The burden of collecting the tax from the employees is shifted from the Government to the employer. Every year, the Central Board of Direct Taxes comes out with a circular explaining the various provisions relating to the deduction of tax at source from salaries.
The last Circular No. 798, dated October 30, 2000 [246 ITR 68 (St.)], enumerates the provisions relating to deduction of tax at source from salaries for the financial year 2000-2001. Tax Talk, for the benefit of employees and drawing and disbursing officers, explains some of the more important provisions set out in the circular.
Scheme of deduction
Every person who is responsible for paying any sum, which is chargeable to tax under the head `Salaries', is liable to deduct tax at the time of payment of such salary. Tax is to be calculated at the appropriate rates and is to be deducted in 12 equal instalments over the year. No tax will, however be deducted at source unless the estimated salary income including the value of perquisites for the financial year exceeds Rs 50,000 (after standard deduction).

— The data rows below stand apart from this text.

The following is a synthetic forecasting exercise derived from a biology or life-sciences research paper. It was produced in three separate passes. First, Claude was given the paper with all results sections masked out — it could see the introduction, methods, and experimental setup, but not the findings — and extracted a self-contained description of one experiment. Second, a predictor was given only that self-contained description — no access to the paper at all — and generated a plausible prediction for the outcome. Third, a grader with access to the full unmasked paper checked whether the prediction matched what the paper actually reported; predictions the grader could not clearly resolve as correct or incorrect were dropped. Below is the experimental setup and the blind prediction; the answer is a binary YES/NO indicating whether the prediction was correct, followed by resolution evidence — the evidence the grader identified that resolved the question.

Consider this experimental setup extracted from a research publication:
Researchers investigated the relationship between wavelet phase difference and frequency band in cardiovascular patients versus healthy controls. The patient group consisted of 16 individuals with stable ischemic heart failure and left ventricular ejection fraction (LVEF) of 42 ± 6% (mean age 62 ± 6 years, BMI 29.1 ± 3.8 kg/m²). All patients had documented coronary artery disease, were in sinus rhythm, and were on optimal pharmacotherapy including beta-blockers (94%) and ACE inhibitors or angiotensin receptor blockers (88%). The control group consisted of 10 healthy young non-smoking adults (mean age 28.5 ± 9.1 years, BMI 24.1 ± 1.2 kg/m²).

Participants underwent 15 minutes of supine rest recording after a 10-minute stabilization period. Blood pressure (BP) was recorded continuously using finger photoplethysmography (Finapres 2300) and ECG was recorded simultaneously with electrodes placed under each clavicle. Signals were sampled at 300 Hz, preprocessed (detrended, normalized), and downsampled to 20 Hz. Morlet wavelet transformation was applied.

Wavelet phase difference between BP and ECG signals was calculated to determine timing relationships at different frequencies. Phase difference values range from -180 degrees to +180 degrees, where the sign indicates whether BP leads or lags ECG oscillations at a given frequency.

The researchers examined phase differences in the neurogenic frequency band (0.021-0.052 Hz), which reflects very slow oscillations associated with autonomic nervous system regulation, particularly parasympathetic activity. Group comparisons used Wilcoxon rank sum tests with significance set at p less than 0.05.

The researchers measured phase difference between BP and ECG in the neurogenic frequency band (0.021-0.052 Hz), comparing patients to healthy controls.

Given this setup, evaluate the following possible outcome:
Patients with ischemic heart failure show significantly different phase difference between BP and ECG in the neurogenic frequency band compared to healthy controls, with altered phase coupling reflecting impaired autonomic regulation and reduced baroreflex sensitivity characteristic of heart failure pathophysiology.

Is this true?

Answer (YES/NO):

If an individual is working under more than one employer, or has changed from one employer to another, the employer of the employee's choice shall deduct tax from the aggregate salary including the salary from the previous or other employer. The employee, in such cases, shall furnish to the present or chosen employer, the particulars relating to his salary income and the tax deducted if any by the previous or other employer.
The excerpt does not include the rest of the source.